Speech to International System Safety Conference
View document in PDF [554 KB]
Chair, Transportation Safety Board of Canada
8 August 2016
Check against delivery.
Good afternoon. Thank you very much for inviting me today. It’s a real pleasure to be here to speak with you. For those in today’s audience who may not be familiar with the Transportation Safety Board of Canada (or TSB), we are an independent federal agency, whose only goal is to advance transportation safety. It’s been our job, for over 25 years, to investigate accidents in the air, marine, rail and pipeline modes of federally regulated transportation … Wherever and whenever something goes wrong, we find out not just what happened, but also why, in order to make recommendations aimed at preventing it from happening again.
Over the years, our work has evolved quite a bit. It used to be, for instance, that the focus of accident investigation was on mechanical breakdowns. Then, as technology improved, investigators started looking at the contribution of crew behaviour and human-performance limitations. Nonetheless, it was still the case that people most often thought things were “safe” so long as everyone followed standard operating procedures. Don't break any rules or regulations, went the thinking. Make sure the equipment isn't going to fail. And above all: Pay attention to what you're doing and don't make any “stupid” mistakes.
That line of thinking held for quite a while. In fact, even today, in the immediate aftermath of an accident, people on the street and in the media still think accidents begin and end with the person or people at the wheel, as it were—the pilots, say, if it's an air accident; or the locomotive engineer, if there's been a train derailment. And so they jump to premature conclusions and say, “Oh, this was caused by pilot error,” for example, “or by someone who did not follow the rules,” as if that were the end of it. Case closed.
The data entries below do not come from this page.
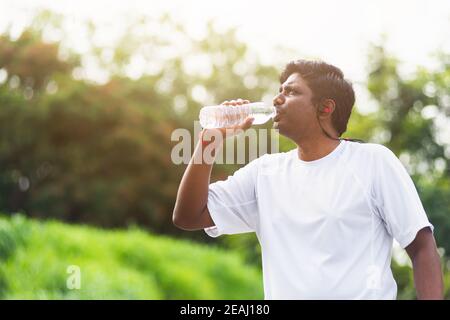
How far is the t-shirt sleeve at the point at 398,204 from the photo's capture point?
7.55 feet

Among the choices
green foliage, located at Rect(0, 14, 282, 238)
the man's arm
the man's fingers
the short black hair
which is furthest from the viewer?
green foliage, located at Rect(0, 14, 282, 238)

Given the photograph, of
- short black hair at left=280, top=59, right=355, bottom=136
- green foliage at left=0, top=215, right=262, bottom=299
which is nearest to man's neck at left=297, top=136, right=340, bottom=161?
short black hair at left=280, top=59, right=355, bottom=136

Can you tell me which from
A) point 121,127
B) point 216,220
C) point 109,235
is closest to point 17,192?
point 121,127

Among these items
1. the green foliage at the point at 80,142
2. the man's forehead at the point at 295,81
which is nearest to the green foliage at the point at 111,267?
the man's forehead at the point at 295,81

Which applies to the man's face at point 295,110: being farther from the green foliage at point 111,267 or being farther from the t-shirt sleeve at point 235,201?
the green foliage at point 111,267

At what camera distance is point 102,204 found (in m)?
20.5

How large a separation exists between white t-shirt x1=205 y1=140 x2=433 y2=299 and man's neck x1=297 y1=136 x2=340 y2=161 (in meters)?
0.03

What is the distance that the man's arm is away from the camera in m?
2.26

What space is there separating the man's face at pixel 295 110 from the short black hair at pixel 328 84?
3cm

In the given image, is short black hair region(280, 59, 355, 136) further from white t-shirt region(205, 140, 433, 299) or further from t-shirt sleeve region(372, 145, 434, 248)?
t-shirt sleeve region(372, 145, 434, 248)

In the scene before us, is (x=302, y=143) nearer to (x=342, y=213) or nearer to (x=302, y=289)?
(x=342, y=213)

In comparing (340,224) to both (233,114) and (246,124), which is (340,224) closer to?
(246,124)

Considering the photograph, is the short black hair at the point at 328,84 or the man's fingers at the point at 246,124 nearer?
the man's fingers at the point at 246,124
But it's never that simple. As system safety engineers likely know very well, no accident is ever caused by one person or by one factor. That's why our thinking at the TSB had to evolve, why it became critical to look deeper into an accident, to understand why people make the decisions they make. After all, no one wakes up in the morning and says, “I think I'll have an accident today.” And so if their decisions and their actions make sense to them at the time, those decisions and those actions could also make sense to others, in future. In other words, if we only focus on “human error,” we miss out on understanding the context in which the crews were operating.
Today I'd like to take a closer look at two high-profile investigations the TSB has done over the past few years. I'll share the causes and contributing factors, and then I'll illustrate how both of those investigations reveal systemic issues that go far beyond the individual who was initially the main focus of attention. Then I'll close by looking at what this means for the future, the challenges that system safety engineers will need to think about, and the risks that they will have to manage.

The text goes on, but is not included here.